[Dataset rows]
──────────────────────────────

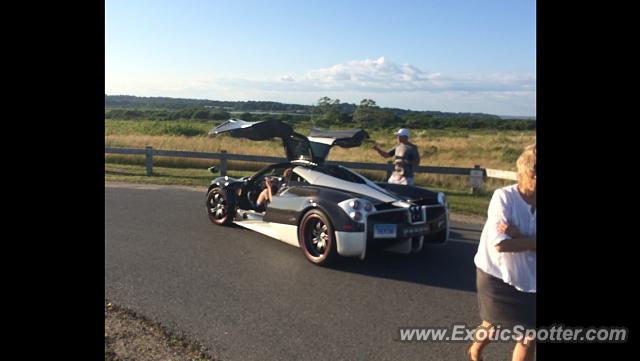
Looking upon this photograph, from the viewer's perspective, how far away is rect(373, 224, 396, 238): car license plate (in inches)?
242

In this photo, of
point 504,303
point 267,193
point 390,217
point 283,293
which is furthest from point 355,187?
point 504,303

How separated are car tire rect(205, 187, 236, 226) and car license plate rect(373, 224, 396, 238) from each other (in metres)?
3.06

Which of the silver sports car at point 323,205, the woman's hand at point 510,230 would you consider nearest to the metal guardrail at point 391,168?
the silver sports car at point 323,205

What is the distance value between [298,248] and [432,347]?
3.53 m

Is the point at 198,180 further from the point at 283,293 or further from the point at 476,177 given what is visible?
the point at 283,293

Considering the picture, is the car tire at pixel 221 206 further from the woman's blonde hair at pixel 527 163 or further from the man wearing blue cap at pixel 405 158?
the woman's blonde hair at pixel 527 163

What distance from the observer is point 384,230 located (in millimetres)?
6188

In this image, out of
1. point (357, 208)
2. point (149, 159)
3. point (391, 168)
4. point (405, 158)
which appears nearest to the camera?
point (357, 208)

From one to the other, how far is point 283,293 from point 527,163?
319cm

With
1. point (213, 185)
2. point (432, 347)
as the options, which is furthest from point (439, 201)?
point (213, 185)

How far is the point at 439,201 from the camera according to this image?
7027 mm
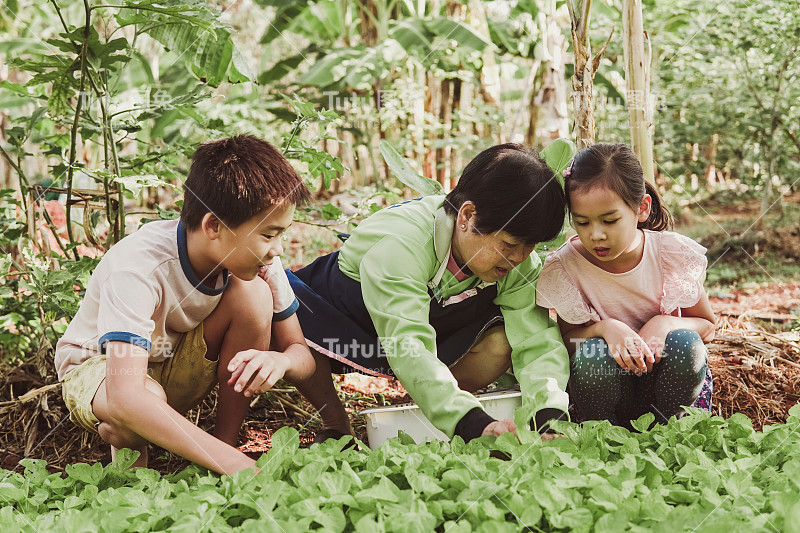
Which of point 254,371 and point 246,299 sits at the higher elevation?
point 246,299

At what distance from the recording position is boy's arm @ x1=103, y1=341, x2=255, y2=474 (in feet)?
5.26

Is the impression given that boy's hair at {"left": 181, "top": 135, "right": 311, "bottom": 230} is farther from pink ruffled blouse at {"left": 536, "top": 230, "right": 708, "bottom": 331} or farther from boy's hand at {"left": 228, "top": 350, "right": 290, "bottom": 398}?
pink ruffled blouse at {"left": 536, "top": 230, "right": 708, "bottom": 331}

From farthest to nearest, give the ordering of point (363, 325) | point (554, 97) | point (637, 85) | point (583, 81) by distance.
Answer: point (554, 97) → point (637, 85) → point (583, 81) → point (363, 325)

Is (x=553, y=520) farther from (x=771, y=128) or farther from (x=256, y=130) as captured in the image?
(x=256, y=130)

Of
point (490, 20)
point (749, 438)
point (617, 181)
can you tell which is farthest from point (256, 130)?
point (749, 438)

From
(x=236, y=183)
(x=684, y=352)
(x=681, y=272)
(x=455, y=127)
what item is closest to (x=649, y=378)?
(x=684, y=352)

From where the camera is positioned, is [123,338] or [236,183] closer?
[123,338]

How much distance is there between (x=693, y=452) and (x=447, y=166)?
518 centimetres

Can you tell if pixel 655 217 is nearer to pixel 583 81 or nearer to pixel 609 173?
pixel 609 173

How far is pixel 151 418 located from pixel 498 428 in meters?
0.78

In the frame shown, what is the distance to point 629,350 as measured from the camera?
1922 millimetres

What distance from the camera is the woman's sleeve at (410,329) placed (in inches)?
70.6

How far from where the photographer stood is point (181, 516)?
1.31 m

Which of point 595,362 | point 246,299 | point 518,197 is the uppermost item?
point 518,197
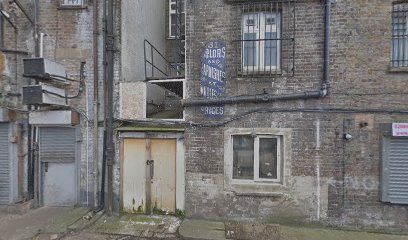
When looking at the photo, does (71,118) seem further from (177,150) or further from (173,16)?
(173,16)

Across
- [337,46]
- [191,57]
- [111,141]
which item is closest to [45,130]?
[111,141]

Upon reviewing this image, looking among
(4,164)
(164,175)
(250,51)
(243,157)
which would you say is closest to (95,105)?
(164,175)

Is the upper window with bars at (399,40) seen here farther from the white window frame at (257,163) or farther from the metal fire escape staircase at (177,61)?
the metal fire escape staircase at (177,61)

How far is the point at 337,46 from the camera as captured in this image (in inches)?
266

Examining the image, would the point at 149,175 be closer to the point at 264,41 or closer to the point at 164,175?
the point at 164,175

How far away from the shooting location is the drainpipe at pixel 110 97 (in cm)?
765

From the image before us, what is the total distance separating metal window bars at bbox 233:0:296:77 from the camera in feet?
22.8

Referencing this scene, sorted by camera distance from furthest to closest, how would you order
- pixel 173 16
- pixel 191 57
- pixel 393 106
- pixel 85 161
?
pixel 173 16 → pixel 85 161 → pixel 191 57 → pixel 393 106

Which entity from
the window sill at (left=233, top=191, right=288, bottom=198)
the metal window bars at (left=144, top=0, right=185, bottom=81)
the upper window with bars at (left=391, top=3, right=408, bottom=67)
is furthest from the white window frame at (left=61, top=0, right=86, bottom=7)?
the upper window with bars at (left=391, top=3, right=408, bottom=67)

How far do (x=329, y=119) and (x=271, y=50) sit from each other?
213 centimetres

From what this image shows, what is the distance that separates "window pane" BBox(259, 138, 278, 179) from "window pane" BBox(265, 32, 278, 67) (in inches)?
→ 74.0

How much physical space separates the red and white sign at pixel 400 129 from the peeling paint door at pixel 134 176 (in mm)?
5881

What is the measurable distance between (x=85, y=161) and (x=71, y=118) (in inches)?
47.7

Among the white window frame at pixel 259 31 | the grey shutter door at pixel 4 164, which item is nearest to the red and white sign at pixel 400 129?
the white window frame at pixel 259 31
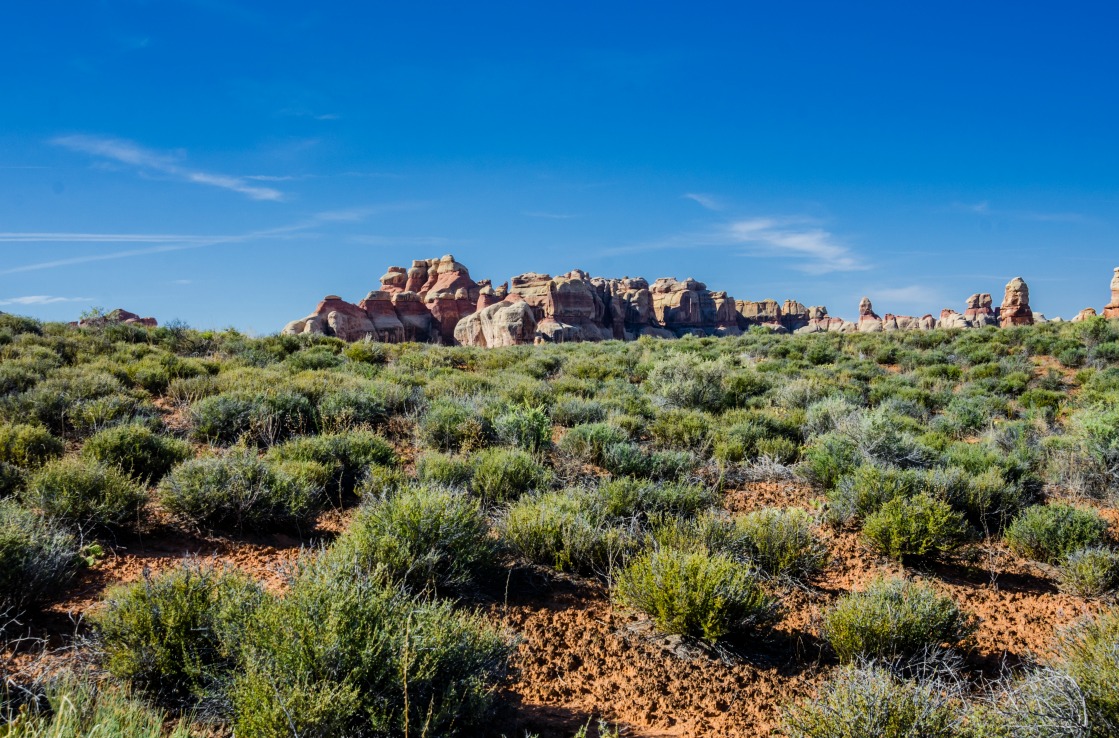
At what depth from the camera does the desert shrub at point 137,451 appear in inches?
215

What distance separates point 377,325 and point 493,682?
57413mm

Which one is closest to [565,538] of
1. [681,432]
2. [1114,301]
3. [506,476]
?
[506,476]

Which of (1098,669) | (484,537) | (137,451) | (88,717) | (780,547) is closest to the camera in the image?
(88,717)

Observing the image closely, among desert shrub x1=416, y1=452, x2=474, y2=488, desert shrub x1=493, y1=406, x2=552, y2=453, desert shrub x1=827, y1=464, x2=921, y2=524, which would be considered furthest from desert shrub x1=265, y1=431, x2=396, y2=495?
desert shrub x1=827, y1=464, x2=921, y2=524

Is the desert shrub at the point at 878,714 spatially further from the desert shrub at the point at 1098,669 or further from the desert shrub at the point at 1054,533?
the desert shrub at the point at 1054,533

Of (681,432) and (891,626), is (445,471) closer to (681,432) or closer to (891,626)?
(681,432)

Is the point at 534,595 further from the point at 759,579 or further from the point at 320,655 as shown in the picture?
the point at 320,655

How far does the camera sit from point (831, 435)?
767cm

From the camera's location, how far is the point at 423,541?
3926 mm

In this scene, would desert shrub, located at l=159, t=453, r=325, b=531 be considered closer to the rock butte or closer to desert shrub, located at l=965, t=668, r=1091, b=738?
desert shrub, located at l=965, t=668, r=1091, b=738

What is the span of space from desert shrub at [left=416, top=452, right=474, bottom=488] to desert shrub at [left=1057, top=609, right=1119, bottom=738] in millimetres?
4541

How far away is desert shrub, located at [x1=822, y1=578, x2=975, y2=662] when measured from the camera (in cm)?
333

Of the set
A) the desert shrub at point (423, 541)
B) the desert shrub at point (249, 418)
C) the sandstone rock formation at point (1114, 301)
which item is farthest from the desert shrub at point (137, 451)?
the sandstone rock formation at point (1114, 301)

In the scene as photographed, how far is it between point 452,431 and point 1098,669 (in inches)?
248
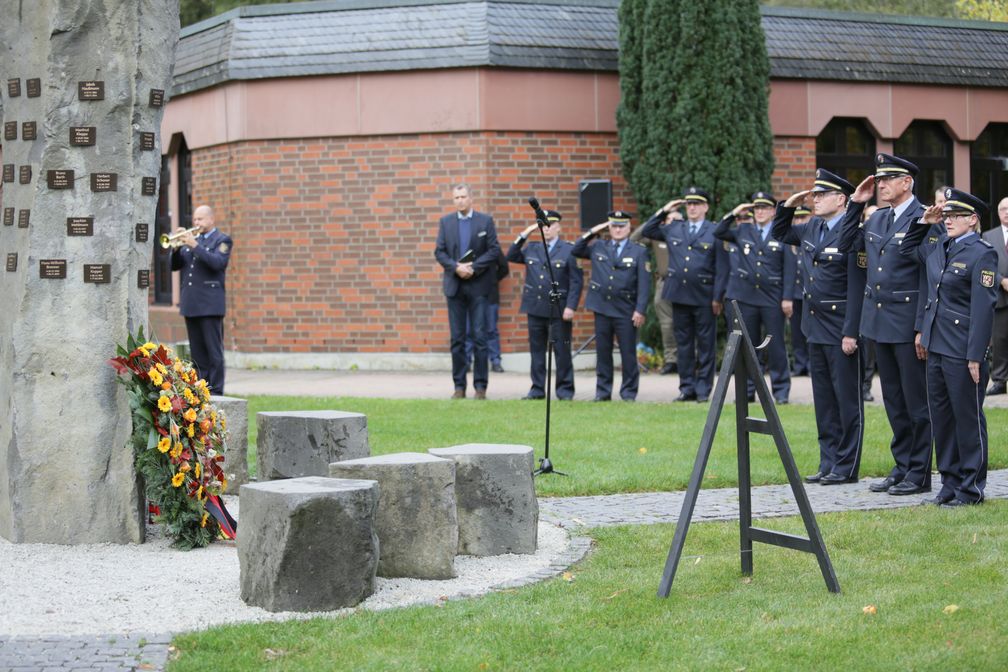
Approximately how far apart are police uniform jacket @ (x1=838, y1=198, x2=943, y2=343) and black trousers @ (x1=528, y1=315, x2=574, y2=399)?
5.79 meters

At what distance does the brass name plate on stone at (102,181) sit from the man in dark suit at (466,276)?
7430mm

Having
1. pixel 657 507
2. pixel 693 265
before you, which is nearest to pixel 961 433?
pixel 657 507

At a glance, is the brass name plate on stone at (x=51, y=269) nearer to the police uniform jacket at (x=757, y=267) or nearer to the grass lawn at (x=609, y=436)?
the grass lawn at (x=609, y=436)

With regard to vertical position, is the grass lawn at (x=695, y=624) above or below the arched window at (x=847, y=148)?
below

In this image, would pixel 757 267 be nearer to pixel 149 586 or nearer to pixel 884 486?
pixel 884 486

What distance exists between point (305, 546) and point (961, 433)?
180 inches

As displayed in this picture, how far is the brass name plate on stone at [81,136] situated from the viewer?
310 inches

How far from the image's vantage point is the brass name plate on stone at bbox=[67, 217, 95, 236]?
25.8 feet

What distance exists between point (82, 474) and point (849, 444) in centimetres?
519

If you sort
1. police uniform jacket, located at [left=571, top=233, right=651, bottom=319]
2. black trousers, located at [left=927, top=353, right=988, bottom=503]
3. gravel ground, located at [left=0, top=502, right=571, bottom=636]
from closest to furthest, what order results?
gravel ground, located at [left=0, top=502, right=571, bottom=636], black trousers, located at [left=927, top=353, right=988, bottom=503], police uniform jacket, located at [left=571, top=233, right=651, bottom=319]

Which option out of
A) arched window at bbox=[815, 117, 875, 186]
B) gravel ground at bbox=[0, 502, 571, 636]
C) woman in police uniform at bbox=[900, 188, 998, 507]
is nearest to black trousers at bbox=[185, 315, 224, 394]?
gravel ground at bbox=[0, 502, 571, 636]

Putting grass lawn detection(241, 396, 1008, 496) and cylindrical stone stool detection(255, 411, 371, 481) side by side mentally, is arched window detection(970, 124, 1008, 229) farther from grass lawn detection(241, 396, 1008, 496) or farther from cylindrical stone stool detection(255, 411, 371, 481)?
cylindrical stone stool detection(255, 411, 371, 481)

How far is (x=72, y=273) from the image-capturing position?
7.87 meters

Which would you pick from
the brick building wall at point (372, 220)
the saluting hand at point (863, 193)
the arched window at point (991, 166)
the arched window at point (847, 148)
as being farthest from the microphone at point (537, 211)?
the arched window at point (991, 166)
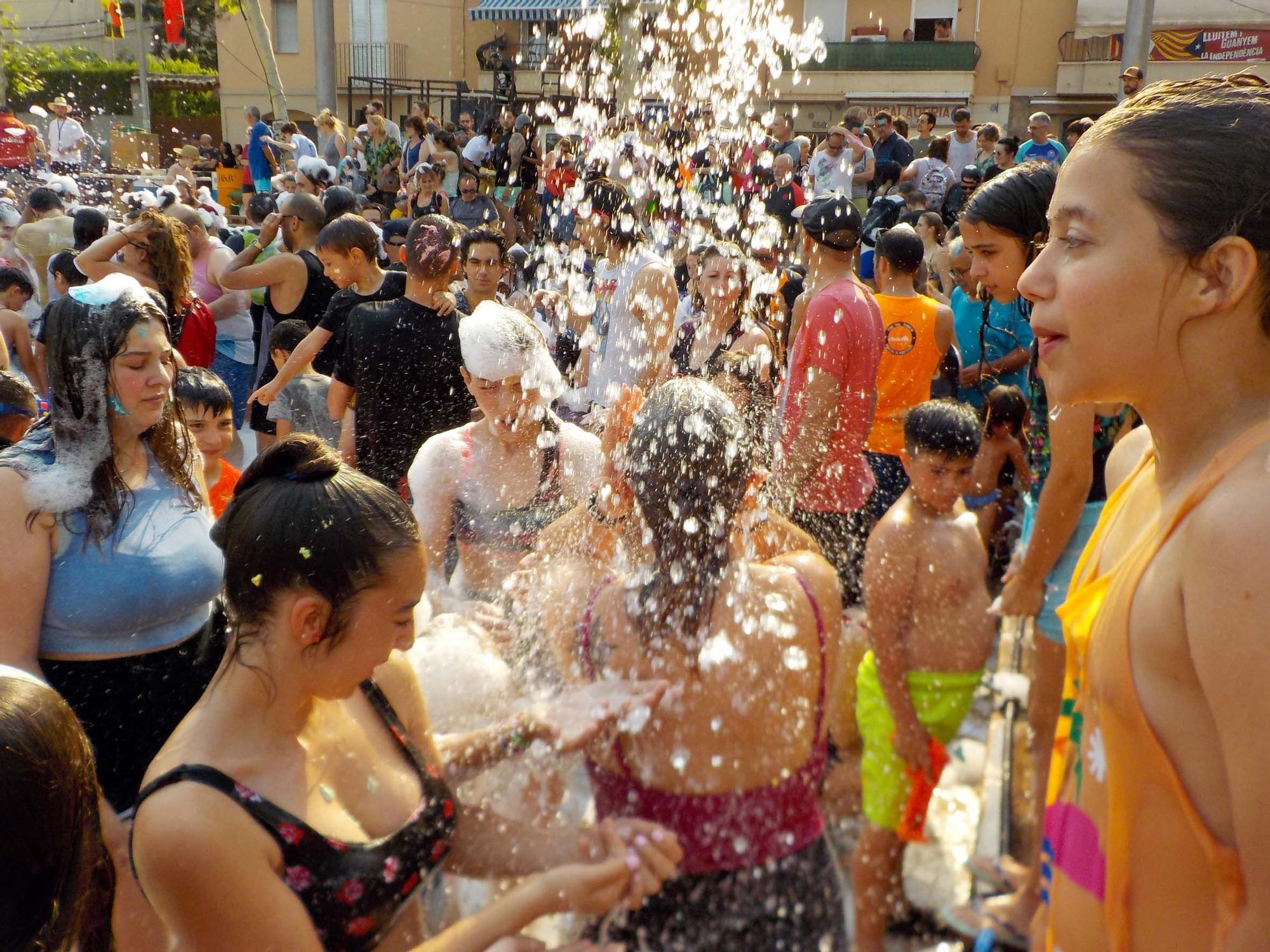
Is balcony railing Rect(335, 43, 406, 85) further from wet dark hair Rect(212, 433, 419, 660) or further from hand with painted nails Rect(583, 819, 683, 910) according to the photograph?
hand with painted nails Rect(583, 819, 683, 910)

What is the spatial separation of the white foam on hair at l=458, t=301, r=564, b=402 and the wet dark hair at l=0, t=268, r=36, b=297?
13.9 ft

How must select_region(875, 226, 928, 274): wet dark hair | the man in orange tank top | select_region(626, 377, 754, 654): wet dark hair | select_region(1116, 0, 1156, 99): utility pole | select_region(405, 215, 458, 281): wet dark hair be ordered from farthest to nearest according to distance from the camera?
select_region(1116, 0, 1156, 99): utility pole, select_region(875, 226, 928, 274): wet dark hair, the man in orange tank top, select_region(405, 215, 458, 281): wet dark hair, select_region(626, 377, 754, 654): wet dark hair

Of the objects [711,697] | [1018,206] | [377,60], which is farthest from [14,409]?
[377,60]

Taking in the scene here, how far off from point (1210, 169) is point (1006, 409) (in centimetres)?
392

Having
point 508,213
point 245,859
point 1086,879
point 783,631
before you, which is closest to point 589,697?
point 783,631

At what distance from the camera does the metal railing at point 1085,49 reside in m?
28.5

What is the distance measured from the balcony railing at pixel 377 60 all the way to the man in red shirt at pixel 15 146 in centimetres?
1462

──────────────────────────────

Exercise: Repeat precisely the lines of the data starting at the one containing "What is the spatial", last line included.

Answer for this exercise:
What is the spatial separation of the white foam on hair at l=458, t=301, r=564, b=402 and the wet dark hair at l=0, t=268, r=36, b=297?
13.9 ft

How must select_region(875, 226, 928, 274): wet dark hair | the man in orange tank top | select_region(626, 377, 754, 654): wet dark hair | select_region(1116, 0, 1156, 99): utility pole | select_region(405, 215, 458, 281): wet dark hair be ordered from farthest to nearest according to distance from the camera?
select_region(1116, 0, 1156, 99): utility pole, select_region(875, 226, 928, 274): wet dark hair, the man in orange tank top, select_region(405, 215, 458, 281): wet dark hair, select_region(626, 377, 754, 654): wet dark hair

Of the objects [711,697] | [1018,206] | [377,60], which is farthest from [14,409]?
[377,60]

Taking in the scene here, how far off from point (1210, 169) is point (1006, 409) (in centimetres)?
392

Having
point 508,213
point 245,859
point 1086,879
point 783,631
before you, which is closest to point 589,697?
point 783,631

At what distance from the camera does the metal railing at point 1085,49 reside in m?
28.5

What is the distance measured from the balcony railing at pixel 377 60 all the way to the man in red shirt at pixel 15 146 in centimetres?
1462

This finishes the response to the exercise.